## PROBLEM STATEMENT
Decide whether each statement agrees with the passage on writing a will, giving yes or no and quoting the words from the passage that decide it. (a) A will's signature must be witnessed by at least two adults; (b) life insurance policies are distributed under the terms of a will; (c) the Personal Representative must be an attorney.

## SELECTED PASSAGE
————————

So what happens if you die without a will? Since your property must still be distributed, the probate court in your area will appoint someone as the administrator of your estate to distribute the property according to the intestate laws of the state. The costs associated with this are usually more expensive than having an executor named by you in advance and must be paid out of your estate before any property is distributed.
Generally, a will directs the distribution of anything that you own individually, and is specified in the will. When you legally own something with someone else—such as a house, or a savings account that is under both your name and that of your spouse under tenants in common—the property generally remains the property of the other person when you die. On the other hand, living trusts and life insurance policies are governed by their own terms, and will go to the beneficiaries named as part of those documents, and not included in a will.
Getting Ready to Write Your Will
There are three essential steps to writing a will:
First, list your assets. These will be both the things you personally own that have monetary value, like a house or car or antiques; and things that may be of little monetary value, but are important to you or the people or institution to whom you want to give them, such as mementos, family heirlooms, or personal treasures.
Next, list the people and institutions to whom you want to leave your assets. Use their full legal names, and note their relationships to you—son, niece, friend, caretaker, teacher, school, etc.
Finally, name a Personal Representative. Someone will need to take legal responsibility for attending to your affairs when you die, including making sure that your will and estate are handled according to law. This person is called the Personal Representative, and can be a family member, a friend, or an attorney. You want to make sure that the person you name will have the time and ability to do what is required. It is also recommended that a Successor Personal Representative be named in the event that your named Personal Representative is unable to serve. An attorney can explain the duties of a personal representative, and help you consider who would be best.
Making Your Will Legally Valid
After you’ve drawn up your will, you must take the formal legal step of executing the will. This requires having at least two witnesses who have no potential conflict of interest. As a general rule, the witnesses watch you sign, and each witness then signs in the presence of the other. If your will is executed in a lawyer’s office, two other attorneys or support staff might serve as witnesses.
A valid will also requires that:
- you are of legal age, 18 in most states;
- you are mentally competent, i.e., that you know you are executing your will and know the general nature and extent of your property and your descendants or other relatives who would be expected to share in your estate;
- the will must have a substantive provision that disposes of your property and must indicate your intent to make the document your final word on what happens to your property;
- with rare exceptions, such as imminent death, the will must be written;
- you must sign the will unless illness, accident, or illiteracy prevents it, in which case you can designate someone to sign for you in your presence;
- your signature must be witnessed by at least two adults who understand that they are witnessing a will and are competent to testify in court.
If your will doesn’t meet all of these conditions, it might be disallowed by a court, and your estate might be distributed according to state law instead.
Writing a Will without the Help of a Lawyer
Of course it’s legal to write a will without the services of an attorney, but there are three reasons why it makes sense to seriously consider using one:
1. To make sure the court accepts your will as the legal document in charge of your estate, a will must be signed in a particular way, with witnesses, and under oath. Other types of wills (such as holographic, or handwritten) may be accepted by the court, but even these are subject to certain requirements that can be explained by an attorney.

————————

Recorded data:
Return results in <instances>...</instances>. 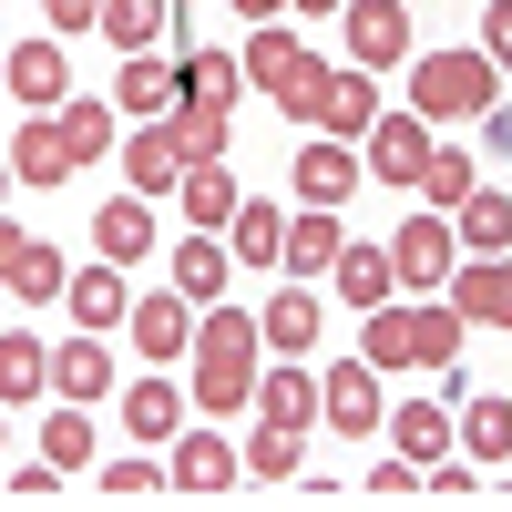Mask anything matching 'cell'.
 Returning <instances> with one entry per match:
<instances>
[{
    "label": "cell",
    "instance_id": "obj_1",
    "mask_svg": "<svg viewBox=\"0 0 512 512\" xmlns=\"http://www.w3.org/2000/svg\"><path fill=\"white\" fill-rule=\"evenodd\" d=\"M359 359H369V369H451V359H461V308H451V297L369 308V318H359Z\"/></svg>",
    "mask_w": 512,
    "mask_h": 512
},
{
    "label": "cell",
    "instance_id": "obj_2",
    "mask_svg": "<svg viewBox=\"0 0 512 512\" xmlns=\"http://www.w3.org/2000/svg\"><path fill=\"white\" fill-rule=\"evenodd\" d=\"M256 349H267V328L246 308H205L195 318V410H256Z\"/></svg>",
    "mask_w": 512,
    "mask_h": 512
},
{
    "label": "cell",
    "instance_id": "obj_3",
    "mask_svg": "<svg viewBox=\"0 0 512 512\" xmlns=\"http://www.w3.org/2000/svg\"><path fill=\"white\" fill-rule=\"evenodd\" d=\"M502 103V62L492 52H431L410 72V113L420 123H482Z\"/></svg>",
    "mask_w": 512,
    "mask_h": 512
},
{
    "label": "cell",
    "instance_id": "obj_4",
    "mask_svg": "<svg viewBox=\"0 0 512 512\" xmlns=\"http://www.w3.org/2000/svg\"><path fill=\"white\" fill-rule=\"evenodd\" d=\"M297 123H308V134H338V144H369V123H379L369 72H359V62H318V82H308V103H297Z\"/></svg>",
    "mask_w": 512,
    "mask_h": 512
},
{
    "label": "cell",
    "instance_id": "obj_5",
    "mask_svg": "<svg viewBox=\"0 0 512 512\" xmlns=\"http://www.w3.org/2000/svg\"><path fill=\"white\" fill-rule=\"evenodd\" d=\"M236 62H246V82H256V93H267V103H287V113L308 103V82H318V52H308V41H297L287 21H256V41H246Z\"/></svg>",
    "mask_w": 512,
    "mask_h": 512
},
{
    "label": "cell",
    "instance_id": "obj_6",
    "mask_svg": "<svg viewBox=\"0 0 512 512\" xmlns=\"http://www.w3.org/2000/svg\"><path fill=\"white\" fill-rule=\"evenodd\" d=\"M318 420H328V431H349V441L390 431V400H379V369H369V359H338V369H318Z\"/></svg>",
    "mask_w": 512,
    "mask_h": 512
},
{
    "label": "cell",
    "instance_id": "obj_7",
    "mask_svg": "<svg viewBox=\"0 0 512 512\" xmlns=\"http://www.w3.org/2000/svg\"><path fill=\"white\" fill-rule=\"evenodd\" d=\"M390 267H400V287H420V297H431V287H451V267H461V226L420 205V216L390 236Z\"/></svg>",
    "mask_w": 512,
    "mask_h": 512
},
{
    "label": "cell",
    "instance_id": "obj_8",
    "mask_svg": "<svg viewBox=\"0 0 512 512\" xmlns=\"http://www.w3.org/2000/svg\"><path fill=\"white\" fill-rule=\"evenodd\" d=\"M338 21H349V62H359V72L410 62V11H400V0H349Z\"/></svg>",
    "mask_w": 512,
    "mask_h": 512
},
{
    "label": "cell",
    "instance_id": "obj_9",
    "mask_svg": "<svg viewBox=\"0 0 512 512\" xmlns=\"http://www.w3.org/2000/svg\"><path fill=\"white\" fill-rule=\"evenodd\" d=\"M451 308H461V328H512V256H461Z\"/></svg>",
    "mask_w": 512,
    "mask_h": 512
},
{
    "label": "cell",
    "instance_id": "obj_10",
    "mask_svg": "<svg viewBox=\"0 0 512 512\" xmlns=\"http://www.w3.org/2000/svg\"><path fill=\"white\" fill-rule=\"evenodd\" d=\"M431 123H420V113H379L369 123V175H390V185H420V175H431Z\"/></svg>",
    "mask_w": 512,
    "mask_h": 512
},
{
    "label": "cell",
    "instance_id": "obj_11",
    "mask_svg": "<svg viewBox=\"0 0 512 512\" xmlns=\"http://www.w3.org/2000/svg\"><path fill=\"white\" fill-rule=\"evenodd\" d=\"M62 308L93 328V338H113L123 318H134V287H123V267L113 256H93V267H72V287H62Z\"/></svg>",
    "mask_w": 512,
    "mask_h": 512
},
{
    "label": "cell",
    "instance_id": "obj_12",
    "mask_svg": "<svg viewBox=\"0 0 512 512\" xmlns=\"http://www.w3.org/2000/svg\"><path fill=\"white\" fill-rule=\"evenodd\" d=\"M0 287H11V297H62V287H72V267L52 256V236L0 226Z\"/></svg>",
    "mask_w": 512,
    "mask_h": 512
},
{
    "label": "cell",
    "instance_id": "obj_13",
    "mask_svg": "<svg viewBox=\"0 0 512 512\" xmlns=\"http://www.w3.org/2000/svg\"><path fill=\"white\" fill-rule=\"evenodd\" d=\"M185 308H195V297H185V287H164V297H134V318H123V328H134V349H144L154 369H175V359L195 349V328H185Z\"/></svg>",
    "mask_w": 512,
    "mask_h": 512
},
{
    "label": "cell",
    "instance_id": "obj_14",
    "mask_svg": "<svg viewBox=\"0 0 512 512\" xmlns=\"http://www.w3.org/2000/svg\"><path fill=\"white\" fill-rule=\"evenodd\" d=\"M338 246H349L338 205H297V216H287V256H277V267L308 287V277H328V267H338Z\"/></svg>",
    "mask_w": 512,
    "mask_h": 512
},
{
    "label": "cell",
    "instance_id": "obj_15",
    "mask_svg": "<svg viewBox=\"0 0 512 512\" xmlns=\"http://www.w3.org/2000/svg\"><path fill=\"white\" fill-rule=\"evenodd\" d=\"M11 175H21V185H72V175H82V164H72V134H62V113H31V123H21Z\"/></svg>",
    "mask_w": 512,
    "mask_h": 512
},
{
    "label": "cell",
    "instance_id": "obj_16",
    "mask_svg": "<svg viewBox=\"0 0 512 512\" xmlns=\"http://www.w3.org/2000/svg\"><path fill=\"white\" fill-rule=\"evenodd\" d=\"M256 328H267V349H277V359H308L318 338H328V318H318V287H297V277H287V287L267 297V318H256Z\"/></svg>",
    "mask_w": 512,
    "mask_h": 512
},
{
    "label": "cell",
    "instance_id": "obj_17",
    "mask_svg": "<svg viewBox=\"0 0 512 512\" xmlns=\"http://www.w3.org/2000/svg\"><path fill=\"white\" fill-rule=\"evenodd\" d=\"M11 103H21V113H62V103H72L62 41H21V52H11Z\"/></svg>",
    "mask_w": 512,
    "mask_h": 512
},
{
    "label": "cell",
    "instance_id": "obj_18",
    "mask_svg": "<svg viewBox=\"0 0 512 512\" xmlns=\"http://www.w3.org/2000/svg\"><path fill=\"white\" fill-rule=\"evenodd\" d=\"M451 441H461V410H431V400H400V410H390V451L420 461V472L451 461Z\"/></svg>",
    "mask_w": 512,
    "mask_h": 512
},
{
    "label": "cell",
    "instance_id": "obj_19",
    "mask_svg": "<svg viewBox=\"0 0 512 512\" xmlns=\"http://www.w3.org/2000/svg\"><path fill=\"white\" fill-rule=\"evenodd\" d=\"M175 93H185V72H175V62H154V52H123V72H113V103H123V113L164 123V113H175Z\"/></svg>",
    "mask_w": 512,
    "mask_h": 512
},
{
    "label": "cell",
    "instance_id": "obj_20",
    "mask_svg": "<svg viewBox=\"0 0 512 512\" xmlns=\"http://www.w3.org/2000/svg\"><path fill=\"white\" fill-rule=\"evenodd\" d=\"M164 472H175V492H226L246 472V451H226L216 431H175V461H164Z\"/></svg>",
    "mask_w": 512,
    "mask_h": 512
},
{
    "label": "cell",
    "instance_id": "obj_21",
    "mask_svg": "<svg viewBox=\"0 0 512 512\" xmlns=\"http://www.w3.org/2000/svg\"><path fill=\"white\" fill-rule=\"evenodd\" d=\"M52 390H62V400H82V410H93V400L113 390V349H103L93 328H82V338H62V349H52Z\"/></svg>",
    "mask_w": 512,
    "mask_h": 512
},
{
    "label": "cell",
    "instance_id": "obj_22",
    "mask_svg": "<svg viewBox=\"0 0 512 512\" xmlns=\"http://www.w3.org/2000/svg\"><path fill=\"white\" fill-rule=\"evenodd\" d=\"M93 246L113 256V267H134V256L154 246V195H134V185H123V195L103 205V216H93Z\"/></svg>",
    "mask_w": 512,
    "mask_h": 512
},
{
    "label": "cell",
    "instance_id": "obj_23",
    "mask_svg": "<svg viewBox=\"0 0 512 512\" xmlns=\"http://www.w3.org/2000/svg\"><path fill=\"white\" fill-rule=\"evenodd\" d=\"M451 226H461V256H512V195L472 185V195L451 205Z\"/></svg>",
    "mask_w": 512,
    "mask_h": 512
},
{
    "label": "cell",
    "instance_id": "obj_24",
    "mask_svg": "<svg viewBox=\"0 0 512 512\" xmlns=\"http://www.w3.org/2000/svg\"><path fill=\"white\" fill-rule=\"evenodd\" d=\"M338 297H349V308L369 318V308H390V287H400V267H390V246H338Z\"/></svg>",
    "mask_w": 512,
    "mask_h": 512
},
{
    "label": "cell",
    "instance_id": "obj_25",
    "mask_svg": "<svg viewBox=\"0 0 512 512\" xmlns=\"http://www.w3.org/2000/svg\"><path fill=\"white\" fill-rule=\"evenodd\" d=\"M123 185H134V195H175V185H185V154H175L164 123H144V134L123 144Z\"/></svg>",
    "mask_w": 512,
    "mask_h": 512
},
{
    "label": "cell",
    "instance_id": "obj_26",
    "mask_svg": "<svg viewBox=\"0 0 512 512\" xmlns=\"http://www.w3.org/2000/svg\"><path fill=\"white\" fill-rule=\"evenodd\" d=\"M349 185H359V164H349L338 134H318L308 154H297V205H349Z\"/></svg>",
    "mask_w": 512,
    "mask_h": 512
},
{
    "label": "cell",
    "instance_id": "obj_27",
    "mask_svg": "<svg viewBox=\"0 0 512 512\" xmlns=\"http://www.w3.org/2000/svg\"><path fill=\"white\" fill-rule=\"evenodd\" d=\"M226 256H236V267H277V256H287V205H236V226H226Z\"/></svg>",
    "mask_w": 512,
    "mask_h": 512
},
{
    "label": "cell",
    "instance_id": "obj_28",
    "mask_svg": "<svg viewBox=\"0 0 512 512\" xmlns=\"http://www.w3.org/2000/svg\"><path fill=\"white\" fill-rule=\"evenodd\" d=\"M236 93H246V62H236V52H185V93H175V103L236 113Z\"/></svg>",
    "mask_w": 512,
    "mask_h": 512
},
{
    "label": "cell",
    "instance_id": "obj_29",
    "mask_svg": "<svg viewBox=\"0 0 512 512\" xmlns=\"http://www.w3.org/2000/svg\"><path fill=\"white\" fill-rule=\"evenodd\" d=\"M123 431L134 441H175L185 431V390L175 379H134V390H123Z\"/></svg>",
    "mask_w": 512,
    "mask_h": 512
},
{
    "label": "cell",
    "instance_id": "obj_30",
    "mask_svg": "<svg viewBox=\"0 0 512 512\" xmlns=\"http://www.w3.org/2000/svg\"><path fill=\"white\" fill-rule=\"evenodd\" d=\"M52 390V349L31 328H0V400H41Z\"/></svg>",
    "mask_w": 512,
    "mask_h": 512
},
{
    "label": "cell",
    "instance_id": "obj_31",
    "mask_svg": "<svg viewBox=\"0 0 512 512\" xmlns=\"http://www.w3.org/2000/svg\"><path fill=\"white\" fill-rule=\"evenodd\" d=\"M256 420H267V431H308V420H318V379H308V369H267Z\"/></svg>",
    "mask_w": 512,
    "mask_h": 512
},
{
    "label": "cell",
    "instance_id": "obj_32",
    "mask_svg": "<svg viewBox=\"0 0 512 512\" xmlns=\"http://www.w3.org/2000/svg\"><path fill=\"white\" fill-rule=\"evenodd\" d=\"M236 175H226V164H185V216L205 226V236H216V226H236Z\"/></svg>",
    "mask_w": 512,
    "mask_h": 512
},
{
    "label": "cell",
    "instance_id": "obj_33",
    "mask_svg": "<svg viewBox=\"0 0 512 512\" xmlns=\"http://www.w3.org/2000/svg\"><path fill=\"white\" fill-rule=\"evenodd\" d=\"M164 11H175V0H103V41H113V52H154Z\"/></svg>",
    "mask_w": 512,
    "mask_h": 512
},
{
    "label": "cell",
    "instance_id": "obj_34",
    "mask_svg": "<svg viewBox=\"0 0 512 512\" xmlns=\"http://www.w3.org/2000/svg\"><path fill=\"white\" fill-rule=\"evenodd\" d=\"M41 461H52V472H82V461H93V410L82 400H62L52 420H41Z\"/></svg>",
    "mask_w": 512,
    "mask_h": 512
},
{
    "label": "cell",
    "instance_id": "obj_35",
    "mask_svg": "<svg viewBox=\"0 0 512 512\" xmlns=\"http://www.w3.org/2000/svg\"><path fill=\"white\" fill-rule=\"evenodd\" d=\"M226 267H236V256H226V246H205V236L175 246V287L195 297V308H216V297H226Z\"/></svg>",
    "mask_w": 512,
    "mask_h": 512
},
{
    "label": "cell",
    "instance_id": "obj_36",
    "mask_svg": "<svg viewBox=\"0 0 512 512\" xmlns=\"http://www.w3.org/2000/svg\"><path fill=\"white\" fill-rule=\"evenodd\" d=\"M461 451L472 461H512V400H461Z\"/></svg>",
    "mask_w": 512,
    "mask_h": 512
},
{
    "label": "cell",
    "instance_id": "obj_37",
    "mask_svg": "<svg viewBox=\"0 0 512 512\" xmlns=\"http://www.w3.org/2000/svg\"><path fill=\"white\" fill-rule=\"evenodd\" d=\"M472 185H482V164L441 144V154H431V175H420L410 195H420V205H431V216H451V205H461V195H472Z\"/></svg>",
    "mask_w": 512,
    "mask_h": 512
},
{
    "label": "cell",
    "instance_id": "obj_38",
    "mask_svg": "<svg viewBox=\"0 0 512 512\" xmlns=\"http://www.w3.org/2000/svg\"><path fill=\"white\" fill-rule=\"evenodd\" d=\"M226 123H236V113H195V103H175V113H164V134H175L185 164H216V154H226Z\"/></svg>",
    "mask_w": 512,
    "mask_h": 512
},
{
    "label": "cell",
    "instance_id": "obj_39",
    "mask_svg": "<svg viewBox=\"0 0 512 512\" xmlns=\"http://www.w3.org/2000/svg\"><path fill=\"white\" fill-rule=\"evenodd\" d=\"M297 461H308V431H267V420H256L246 472H256V482H297Z\"/></svg>",
    "mask_w": 512,
    "mask_h": 512
},
{
    "label": "cell",
    "instance_id": "obj_40",
    "mask_svg": "<svg viewBox=\"0 0 512 512\" xmlns=\"http://www.w3.org/2000/svg\"><path fill=\"white\" fill-rule=\"evenodd\" d=\"M62 134H72V164H103V154H113V113H103L93 93H72V103H62Z\"/></svg>",
    "mask_w": 512,
    "mask_h": 512
},
{
    "label": "cell",
    "instance_id": "obj_41",
    "mask_svg": "<svg viewBox=\"0 0 512 512\" xmlns=\"http://www.w3.org/2000/svg\"><path fill=\"white\" fill-rule=\"evenodd\" d=\"M164 482H175V472H154L144 451H123V461H103V492H164Z\"/></svg>",
    "mask_w": 512,
    "mask_h": 512
},
{
    "label": "cell",
    "instance_id": "obj_42",
    "mask_svg": "<svg viewBox=\"0 0 512 512\" xmlns=\"http://www.w3.org/2000/svg\"><path fill=\"white\" fill-rule=\"evenodd\" d=\"M482 52L512 72V0H492V11H482Z\"/></svg>",
    "mask_w": 512,
    "mask_h": 512
},
{
    "label": "cell",
    "instance_id": "obj_43",
    "mask_svg": "<svg viewBox=\"0 0 512 512\" xmlns=\"http://www.w3.org/2000/svg\"><path fill=\"white\" fill-rule=\"evenodd\" d=\"M52 11V31H103V0H41Z\"/></svg>",
    "mask_w": 512,
    "mask_h": 512
},
{
    "label": "cell",
    "instance_id": "obj_44",
    "mask_svg": "<svg viewBox=\"0 0 512 512\" xmlns=\"http://www.w3.org/2000/svg\"><path fill=\"white\" fill-rule=\"evenodd\" d=\"M482 144H492V154H512V103H492V113H482Z\"/></svg>",
    "mask_w": 512,
    "mask_h": 512
},
{
    "label": "cell",
    "instance_id": "obj_45",
    "mask_svg": "<svg viewBox=\"0 0 512 512\" xmlns=\"http://www.w3.org/2000/svg\"><path fill=\"white\" fill-rule=\"evenodd\" d=\"M226 11H246V21H277V11H287V0H226Z\"/></svg>",
    "mask_w": 512,
    "mask_h": 512
},
{
    "label": "cell",
    "instance_id": "obj_46",
    "mask_svg": "<svg viewBox=\"0 0 512 512\" xmlns=\"http://www.w3.org/2000/svg\"><path fill=\"white\" fill-rule=\"evenodd\" d=\"M287 11H308V21H318V11H349V0H287Z\"/></svg>",
    "mask_w": 512,
    "mask_h": 512
},
{
    "label": "cell",
    "instance_id": "obj_47",
    "mask_svg": "<svg viewBox=\"0 0 512 512\" xmlns=\"http://www.w3.org/2000/svg\"><path fill=\"white\" fill-rule=\"evenodd\" d=\"M0 195H11V154H0Z\"/></svg>",
    "mask_w": 512,
    "mask_h": 512
},
{
    "label": "cell",
    "instance_id": "obj_48",
    "mask_svg": "<svg viewBox=\"0 0 512 512\" xmlns=\"http://www.w3.org/2000/svg\"><path fill=\"white\" fill-rule=\"evenodd\" d=\"M0 441H11V420H0Z\"/></svg>",
    "mask_w": 512,
    "mask_h": 512
}]
</instances>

————————

## FULL RESPONSE
(a) Yes: "your signature must be witnessed by at least two adults who understand that they are witnessing a will and are competent to testify in court."
(b) No: "living trusts and life insurance policies are governed by their own terms, and will go to the beneficiaries named as part of those documents, and not included in a will."
(c) No: "can be a family member, a friend, or an attorney."